Working directory and allowed roots

  • cwd (optional): Sets a preferred execution working directory for shell/git tools when their args omit cwd.
    • If not provided but agentFile is set, QodoClient defaults cwd = dirname(agentFile).
    • If neither is provided, falls back to process.cwd().
  • projectRoots (optional): Additional allowed directories for filesystem/ripgrep tools. QodoClient uses [cwd, …projectRoots] for allowed roots.
  • You can still override per-tool: pass cwd in shell_execute arguments.

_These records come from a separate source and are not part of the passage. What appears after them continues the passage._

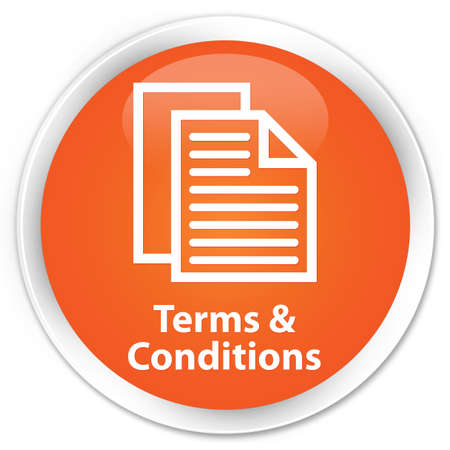 Terms   conditions icon glossy orange button photo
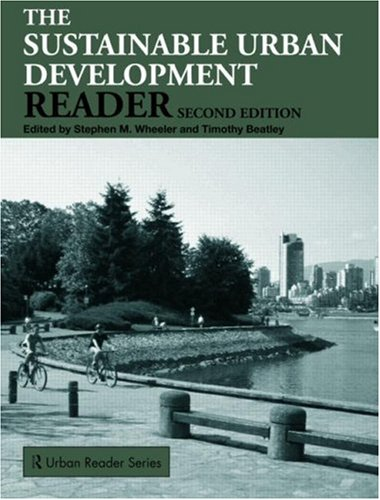 Sustainable Urban Development Reader (Routledge Urban...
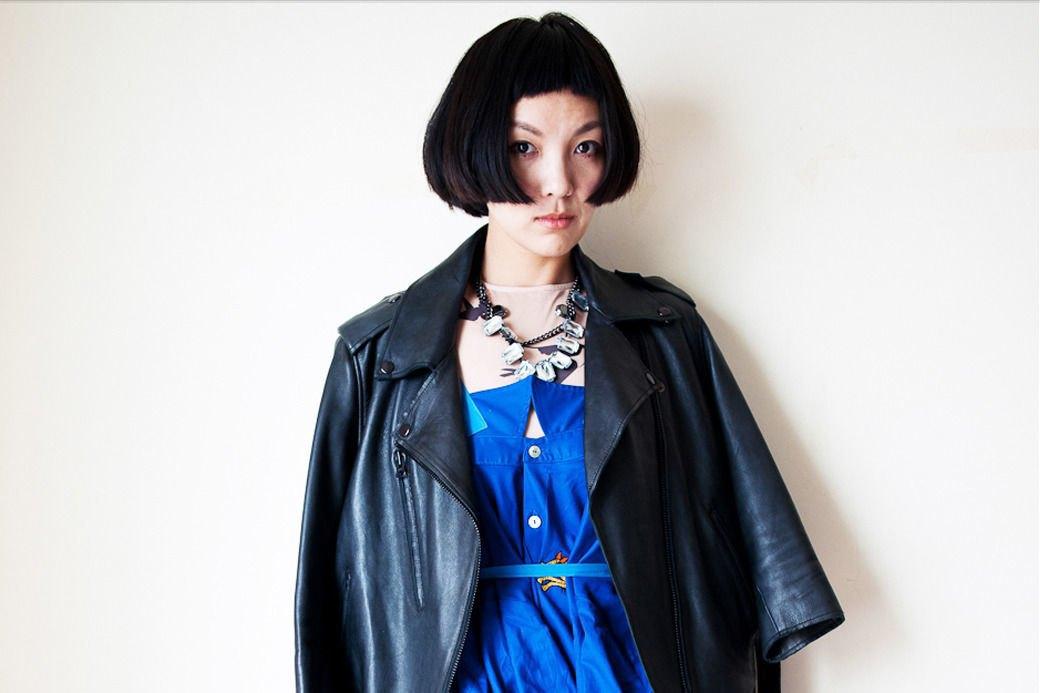 Авиви Вонг, фэшн-дизайнер из Шанхая. Изображение № 1.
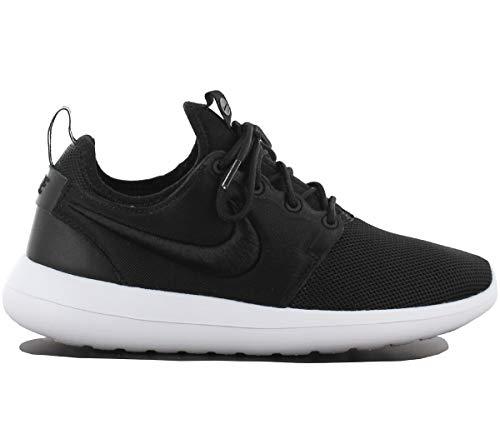 Nike Damen Roshe Two BR Schwarz Textil Sneaker 37.5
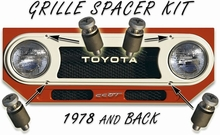 Grille Spacer & Screw Kit - FJ40/45 - 58-78 - 4ea - Aft Mrkt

Command and mode selection

QodoClient resolves the run target as follows (priority):
  • flags.mode → selected as a command equivalent from the agent file
  • explicit command name passed to run()/stream()
  • flags.command → if provided
  • single command in the agent file → if only one exists
Tips:
  • For conversational chat, define a mode (e.g., chat) and call with flags.mode = ‘chat’.
  • For free-form prompts, ensure your agent has a single default command or call with a dedicated mode.

Tool approvals

  • autoApproveTools (default true) will auto-approve all tool calls (non-interactive, CI-friendly).
  • Set autoApproveTools: false to disable auto-approval. Note: the client remains non-interactive; you are responsible for handling any user engagement prompts emitted via messages.

Event reference

QodoClient streams events with this shape:
  • init
    • data: { protocol: ‘qodo.sdk.v1’, model: string, pid: number }
  • hello
    • data: { message: string, mode: ‘sdk’, ready: true }
  • messages
    • data: { messages: { langchain: Array<{ type: string; data: any }>, openai: any[] } }
  • progress
    • data: any (JSON parsed from assistant progress messages)
  • isLoading
    • data: boolean
  • error
    • data: { message: string }
  • final
    • data: { success: boolean, error?: string, session_id: string, model: string, result: { structured_output?: any; final_output?: string }, messages: { langchain: any[]; openai: any[] }, meta: { tools_auto_approved: boolean; subagents_used: boolean } }

Flags and advanced options

  • model: Override the model at construction.
  • flags: Arbitrary CLI-style flags supported by the core (e.g., { mode: ‘chat’, tools: ‘shell.exec,ripgrep.search’, noTools: ‘filesystem.*’, sid: ’…’ }).
  • mcpFile: Path to an MCP servers file; also supports defining servers in the agent object under mcpServers.
  • debug: true to keep internal logs enabled (by default, QodoClient mutes internal logging while streaming).
  • debugChatMessages: true to pretty-print AI/chat messages and tool calls to stdout while streaming (useful for debugging agent behavior).

Cancellation and cleanup

const client = new QodoClient({ agentFile: 'agents/example.toml' });
const promise = client.run('build');
setTimeout(() => client.cancel(), 1000); // request cancellation
const final = await promise;
await client.dispose();

Concurrency & isolation

You can safely create multiple QodoClient instances in parallel. Each instance owns its own logical “environment”:
  • Independent config/session (agent config + SessionContext)
  • Its own MessageManager stream
  • Its own MCP server registry and MCPManager (tool list, approvals, connection state)
Some resources remain process-wide (shared across clients), such as:
  • Backend metadata/cache from ServerData
  • stdout/stderr and global console (unless muted via debug or debugChatMessages)
Example:
const a = new QodoClient({ agentFile: 'agents/a.toml' });
const b = new QodoClient({ agentFile: 'agents/b.toml' });
const [ra, rb] = await Promise.all([
  a.run('build', { args: { target: 'debug' } }),
  b.run('build', { args: { target: 'prod' } }),
]);
await Promise.all([a.dispose(), b.dispose()]);

Troubleshooting

  • If you don’t see progress or messages, ensure your agent emits them and that tools are available. Use debug: true to surface internal logs.
  • If you pass a command name and your agent doesn’t contain it, QodoClient falls back to the default/selected command. Double‑check the command list in your agent config.
  • For structured outputs, validate your per-call outputSchema. QodoClient validates and will throw if invalid.